Pub companies were in focus last night after a leading broker weighed in, highlighting the scope for a sector-wide rerating as the market regains its appetite for cyclical stocks.
Marston's, up 3.8 per cent or 3.25p at 88.25p, Greene King, up 3.1 per cent or 13p at 432.75p, and Enterprise Inns, up 1.4 per cent or 1.75p at 125p, firmed up after analysts at Bank of America Merrill Lynch said the sector, which has been hit by tougher trading conditions and a growing aversion to debt, was on track to pare losses as the trading picture stabilises and debt-related fears recede. The threat of inflation may provide an additional boost, Merrill added, highlighting what it called "the natural hedge" offered by pub companies. "They own property assets which will increase in value as inflation occurs and securitised debt which will fall in value," the broker said. "Interest rates on the debt are mostly fixed, which will be an advantage."
Other positive catalysts include a spell of sunny weather, rising disposal income, the trend of consumers trading down to pubs from bars and restaurants and the weaker pound, which should help lure more tourists to the UK. Easing cost inflation and the 2010 World Cup should also help the sector, the broker added.
Overall, the FTSE 100 was 54.87 points firmer at 4443.62, while the mid-cap FTSE 250 index gained 85.97 points to 7666.63 last night, as traders welcomed some positive news regarding CIT, the troubled American business lender which was reported to have secured a last-minute financing deal with bondholders.
Sentiment was also lifted by official figures showing that the construction of new American homes had climbed to its highest level in seven months in June.
Insurance issues were in fine form after Resolution, the financial services tycoon Clive Cowdery's investment vehicle, sweetened its offer for Friends Provident, which was 2.4 per cent or 1.73p stronger at 73.23p.

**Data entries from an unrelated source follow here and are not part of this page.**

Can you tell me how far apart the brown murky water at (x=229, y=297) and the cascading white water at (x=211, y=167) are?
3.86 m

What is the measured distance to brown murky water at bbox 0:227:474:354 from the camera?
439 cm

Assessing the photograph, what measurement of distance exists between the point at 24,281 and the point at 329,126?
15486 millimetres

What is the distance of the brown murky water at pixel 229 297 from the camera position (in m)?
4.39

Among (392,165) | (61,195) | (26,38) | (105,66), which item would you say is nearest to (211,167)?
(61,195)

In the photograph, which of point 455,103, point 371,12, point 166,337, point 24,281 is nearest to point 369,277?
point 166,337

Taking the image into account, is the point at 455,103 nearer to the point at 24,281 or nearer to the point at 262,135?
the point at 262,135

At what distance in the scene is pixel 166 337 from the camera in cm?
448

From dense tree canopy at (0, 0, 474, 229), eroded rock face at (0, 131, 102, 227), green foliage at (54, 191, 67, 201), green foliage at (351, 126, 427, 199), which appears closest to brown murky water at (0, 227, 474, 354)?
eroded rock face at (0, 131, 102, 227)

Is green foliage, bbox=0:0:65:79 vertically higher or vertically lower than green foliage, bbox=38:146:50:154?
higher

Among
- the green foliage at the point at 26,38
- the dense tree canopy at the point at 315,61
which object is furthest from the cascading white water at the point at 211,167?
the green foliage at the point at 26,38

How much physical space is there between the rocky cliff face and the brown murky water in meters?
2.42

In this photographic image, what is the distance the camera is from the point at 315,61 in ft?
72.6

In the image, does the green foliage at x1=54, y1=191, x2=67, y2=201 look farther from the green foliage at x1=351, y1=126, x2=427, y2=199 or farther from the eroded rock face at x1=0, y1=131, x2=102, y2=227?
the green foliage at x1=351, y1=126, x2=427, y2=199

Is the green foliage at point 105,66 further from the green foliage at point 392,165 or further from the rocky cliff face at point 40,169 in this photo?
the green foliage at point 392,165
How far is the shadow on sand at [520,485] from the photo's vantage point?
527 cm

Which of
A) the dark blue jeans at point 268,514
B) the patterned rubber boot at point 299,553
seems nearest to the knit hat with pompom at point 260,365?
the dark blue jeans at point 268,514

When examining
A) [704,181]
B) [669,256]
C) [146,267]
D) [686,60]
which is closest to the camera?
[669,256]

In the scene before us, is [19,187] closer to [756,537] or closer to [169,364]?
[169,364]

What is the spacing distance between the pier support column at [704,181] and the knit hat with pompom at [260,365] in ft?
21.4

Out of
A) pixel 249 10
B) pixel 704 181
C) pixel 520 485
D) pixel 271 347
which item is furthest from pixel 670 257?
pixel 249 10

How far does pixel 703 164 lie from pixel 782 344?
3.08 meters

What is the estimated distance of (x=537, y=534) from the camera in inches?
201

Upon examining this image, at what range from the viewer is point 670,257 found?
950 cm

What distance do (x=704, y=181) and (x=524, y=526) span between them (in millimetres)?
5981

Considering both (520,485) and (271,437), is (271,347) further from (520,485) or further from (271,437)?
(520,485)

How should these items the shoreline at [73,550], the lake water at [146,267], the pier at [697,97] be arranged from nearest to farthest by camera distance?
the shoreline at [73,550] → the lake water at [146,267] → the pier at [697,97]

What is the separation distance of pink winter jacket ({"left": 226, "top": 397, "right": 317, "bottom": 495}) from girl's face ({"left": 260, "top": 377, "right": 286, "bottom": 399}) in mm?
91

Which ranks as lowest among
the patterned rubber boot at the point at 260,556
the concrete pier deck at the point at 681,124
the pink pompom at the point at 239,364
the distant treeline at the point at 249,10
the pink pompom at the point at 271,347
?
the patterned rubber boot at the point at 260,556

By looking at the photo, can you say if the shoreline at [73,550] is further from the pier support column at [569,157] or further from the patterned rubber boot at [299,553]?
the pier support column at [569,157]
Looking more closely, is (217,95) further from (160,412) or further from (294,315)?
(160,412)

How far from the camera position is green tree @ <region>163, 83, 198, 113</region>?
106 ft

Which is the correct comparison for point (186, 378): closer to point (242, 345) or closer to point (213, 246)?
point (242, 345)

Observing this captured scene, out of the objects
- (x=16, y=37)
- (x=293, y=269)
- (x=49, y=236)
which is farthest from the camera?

After the close, Friends rejected the latest proposals. Besides the prospect of bid activity, investors were also cheered by Morgan Stanley, which switched stance on the European insurance sector to 2 per cent "overweight" from "neutral", helping Legal & General climb to 61.38p, up 7.6 per cent or 4.32p, and Old Mutual gain 3.3 per cent or 2.8p to 88.9p.
Over in the banking sector, Lloyds gained almost 7 per cent or 4.51p to 72.01p following reports that it may post a profit for the first half of the year. "We haven't published interim forecasts but clearly the first half will benefit from a very sizeable negative goodwill gain through the [profit & loss] account. In that context, it should report a statuary profit," Credit Suisse said in response. "However this is well understood by the market. What would be more interesting is if the company were to generate a profit excluding this item."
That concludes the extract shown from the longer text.